The Republic of Nothing (26 page)

Read The Republic of Nothing Online

Authors: Lesley Choyce

Tags: #FIC019000

27

After Burnet left, I thought Gwen and I would become closer, but a strange silence crept between us again, this time worse than before. I kept asking her, “What's wrong?” but she wouldn't answer except to say that it wasn't me. It didn't have anything to do with me. I invited her over many times, invited myself over to her house, but it was always no. She was pushing me further and further away and I didn't know why. She had also begun to miss school which was very unusual for her. I figured it had something to do with Burnet, and something to do with the war. Word had come back that Burnet, after training in Canada, would be shipped down to the States for further work with a unit in South Carolina, and then it would be off to Southeast Asia. The crazy bastard was going to have his chance to kill after all. I wanted to explain it all to Gwen, to tell her what Burnet was really like, that maybe it wasn't his fault but that he was a born destroyer. But every time I talked to her, every time I launched into a one-sided conversation with her, I never once mentioned Burnet.
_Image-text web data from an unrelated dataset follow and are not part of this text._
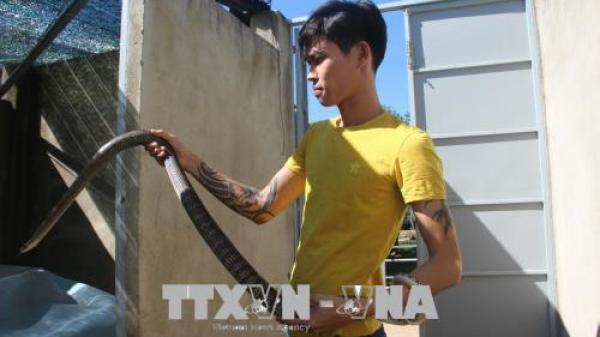Chàng trai Đồng Nai nuôi rắn ráo trâu cho thu nhập hàng tỷ đồng mỗi năm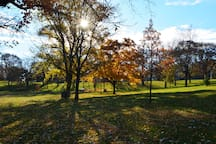 Powderhorn Park & Lake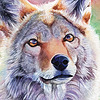 GildedAshes's avatar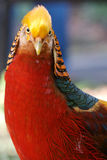 Inquisitive Golden Pheasant Royalty Free Stock Photos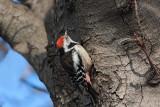 Middle spotted woodpecker Dendrocopus medius srednji detel_MG_4883-11.jpg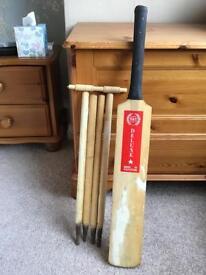 Junior cricket bat and stumps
May arrived and the sun reappeared, warming the cold stones, melting the last of the ice. The lifeblood began to flow in the veins and gulleys of the land. I was out walking the perimeter of the island again at night. Ian, alone. A familiar portrait. Seventeen was a no man's land. I felt like I had somehow lost the fun of being a kid but couldn't figure out how to grow up into something that was worth growing into. There were powerful tides in my life and I had no control over anything. Other forces, too omnipotent and too distant, held gravitational sway over my being. I wanted to fucking scream.

Then I saw her. I was on the lee side of the island, near the small crescent beach that my mom used to take us to when we were young. The moon was behind her as she was looking straight out into the water, down that shimmering silver path
that my mother called the highway of the moon. The highway danced over the bay. My heart leaped into my throat. It was Gwen. I dropped low and sank to my knees behind a clump of sea oats. She took off a jacket, undid her blouse and stepped out of her skirt. I had only a silhouette to go by, but it was enough to make my lungs forget their evolutionary training. She was light upon the sand, and I watched as she walked into the cold bay water in a straight line centred upon the highway of the moon.

I was, in those days, a dreamer of many dreams; this one seemed closer to imagination than to the fact, so I could not bring myself to waken. Instead, I almost believed I was sleeping the best of sleeps. The water was up to her neck, her throat, up to her lovely nose and eyes but she was not about to swim. How can I describe the way she moved forward, her long brown hair now floating like feathered seaweed behind her, the moon still shining down like cold steel fire?

What happened inside me must certainly have been directed by the moon. Some volcanic thing happened in my blood, something less than the deathburst of a fatal star but larger than the forging of a planet. In a split second, the dream was gone; I was fully alive, no longer a child, forever the next thing to come and sprinting down the sandy beach and into the water.

The water was cold. I sloshed through the shallows and dove forward, tackling Gwen beneath the darkness of the bay. She had no idea what had taken her and she hit me hard in the stomach. I pushed her to the surface and tried to hold onto her hand but she was scratching at my face with her nails. There was nothing to do but hang onto her and pull her shoreward. I felt cruel when at last we were out of the water and I heaved her on the sand, only to watch her fall face down where she sobbed and heaved like some sea thing deprived of its natural environment.

To say it happened like this will seem false, but the truth is
I knew then and there that I would never be the same. What I felt could never be described as anything less than awareness and arrival. Gwen was crying and I had no idea what to say. Too many thoughts were racing, too much was ready to spill from my mouth. I found her jacket and put it around her shoulders, then stepped back and found myself kneeling in the wet sand.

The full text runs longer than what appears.